Album Review

Stealing Sheep - Not Real

A new eureka moment every sixty seconds.

Stealing Sheep - Not Real

The Second Album Syndrome. Some artists are doomed to live out their lives rewriting the same song. Others jerk the steering wheel so hard they derail off the tracks. On their second record, Stealing Sheep have escaped doing either. Or maybe they’ve done both.

In 2012, the Liverpool trio cast a spell with their debut album ‘Into the Diamond Sun’. Take the tongue-twisting ‘Shut Eye’ as Exhibit A: they mastered both their deliciously dark age folk, and the dark arts of pop. It would be easy for Stealing Sheep to come back for more of the same, but to say that would be easy would be doing them a disservice. It’s a mystery how Oasis, over seven albums of inbred indie, avoided being sued for plagiarising themselves; they never tried doing ‘medieval-kraut-folk’.
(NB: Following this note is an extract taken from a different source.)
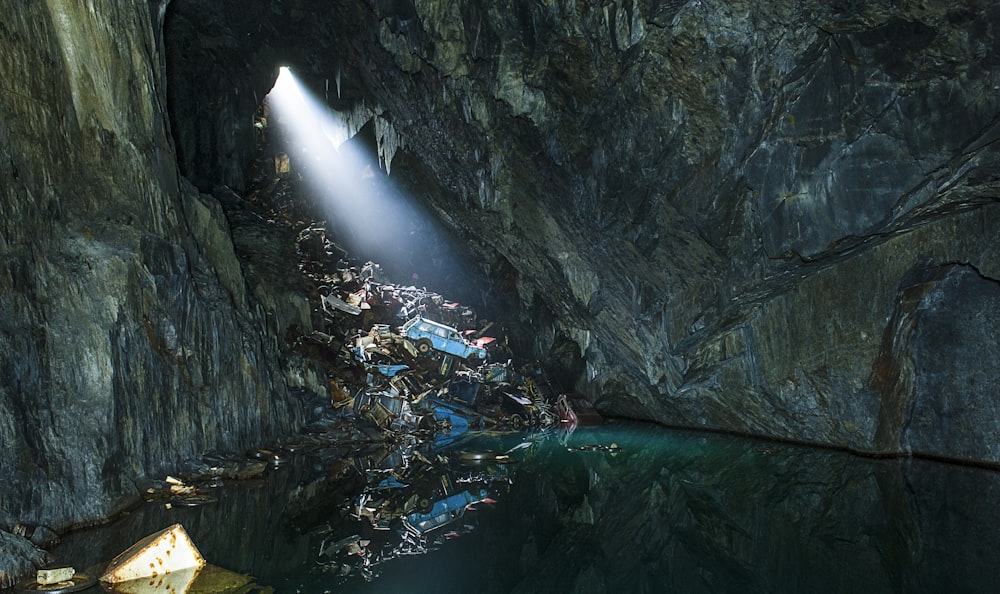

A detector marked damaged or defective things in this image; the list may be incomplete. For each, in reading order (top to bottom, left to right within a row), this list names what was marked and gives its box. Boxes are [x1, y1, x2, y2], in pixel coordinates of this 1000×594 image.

crushed vehicle [402, 314, 488, 360]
On ‘Not Real’, you want to dance back around the campfire until sunrise rolls round like it’s 2012 all over again. But Stealing Sheep won’t sit still long enough to be shepherded into categories. It becomes clear very quickly (about ten seconds into opener ‘Sequence’) that they’ve taken the ‘if it ain’t broke, break it and start again’ ethos.

And the re-invention doesn’t stop there. ‘Not Real’ is so wired up it can’t help but break down and rebuild itself with a new eureka moment every sixty seconds. There’s still no sense of label execs breathing down their necks until they cough up another radio-pleasing hit. This isn’t a record multi-tracked in their plush Liverpool studio – it’s a deadly potion brewed deep in the forbidden forest. And yet the pop moments don’t let up. From the demented dancefloor of ‘Deadlock’ to the rolling sunrise of ‘Evolve and Expand’, ‘Not Real’ shifts from vivid dream to woozy reality.

No wonder it’s called ‘Not Real’ – it’s hard to believe this wasn’t all a dream.